This is the nicest one I have made,the butt works aso much better then the shoulder.Thanks for the point Justin I appreciate it

Richie


----------



## disco (Jan 24, 2016)

Points for Beautiful Buck Board Bacon, Bro (is that BBBBB?)

Disco


----------



## crankybuzzard (Jan 24, 2016)

That does look very nice indeed.   I need to make some.


----------



## tropics (Jan 24, 2016)

Disco said:


> Points for Beautiful Buck Board Bacon, Bro (is that BBBBB?)
> 
> Disco


Disco Thank you I have to fry some up with eggs maybe tomorrow Thanks for the point 

Richie


----------



## homegrown heat (Jan 25, 2016)

tropics
 nice work!  With the wholesale cost of a decent belly here in Canada (per kg about $10.45), BBB looks like the way to go at almost 1/3 that cost.....nice work bro.


----------



## smokin phil (Jan 25, 2016)

.


----------



## tropics (Jan 26, 2016)

CrankyBuzzard said:


> That does look very nice indeed. I need to make some.


 CB I made it with a picnic shoulder once not as nice as the butt


homegrown heat said:


> @tropics nice work! With the wholesale cost of a decent belly here in Canada (per kg about $10.45), BBB looks like the way to go at almost 1/3 that cost.....nice work bro.


 It is cheaper then belly here also.

Thanks for the nice words guys

Richie


----------



## worktogthr (Jan 26, 2016)

Looks great richie!  I will have to try this for sure but right now I have so much bacon in my freezer I'll hold off!


----------



## tropics (Jan 26, 2016)

Smokin Phil said:


> I never get tired of seeing BBB. It's like a slice of love.

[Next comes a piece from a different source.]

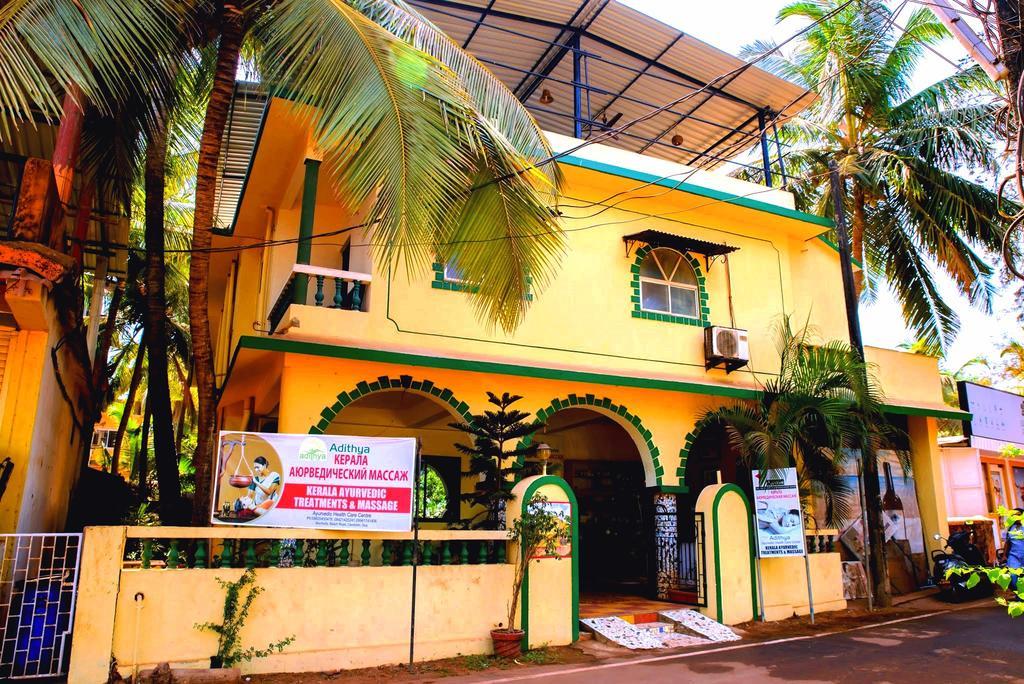 Monte Villa Guest House Candolim Dış mekan fotoğraf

Phil thanks I agree a slice of love, with some eggs Thanks for the point I appreciate it

Richie


----------



## Bearcarver (Jan 26, 2016)

tropics said:


> Finally all sliced and packaged up
> 
> Knife sliced without freezing
> 
> ...


Looks Awesome, Richie!!!
	

	
	
		
		



		
		
	


	









That's Pretty Stuff!!--------------
	

	
	
		
		



		
		
	


	





Bear


----------



## tropics (Jan 26, 2016)

Bearcarver said:


> Looks Awesome, Richie!!!
> 
> 
> 
> ...


John Glad to see you back online.We wound up with almost 30"s of snow. Thanks for the point I appreciate it

Richie


----------



## Bearcarver (Jan 26, 2016)

tropics said:


> John Glad to see you back online.We wound up with almost 30"s of snow. Thanks for the point I appreciate it
> 
> Richie


Thanks Richie!!

We ended up with about 31", and it almost freaking killed me!!!

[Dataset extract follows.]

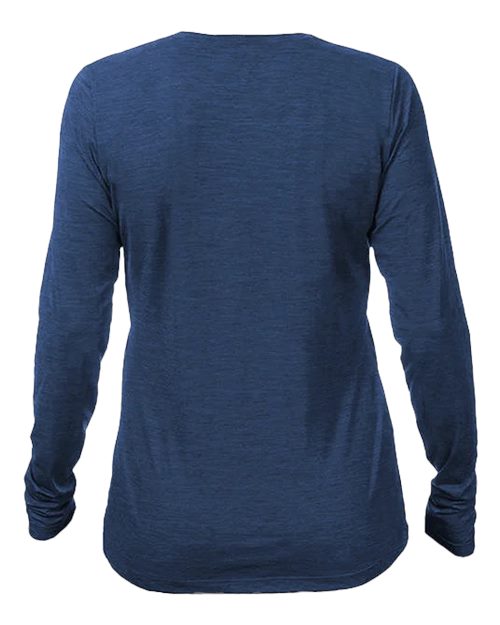ANETIK Women's Breeze Tech Long Sleeve T-Shirt WSBRZL0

Anything over 22" is a Royal PITA !!!

Bear


----------



## tropics (Jan 26, 2016)

Bearcarver said:


> Thanks Richie!!
> 
> We ended up with about 31", and it almost freaking killed me!!!
> 
> ...


I hear ya my heart rate was way up.

Richie


----------



## dukeburger (Jan 26, 2016)

Beauty BBB, Richie! Nice sliced shots. Points!


----------



## tropics (Jan 27, 2016)

DB sorry I thought I responded to this,my bad it was another post.Thanks for the point and kind words I appreciate it

Richie


----------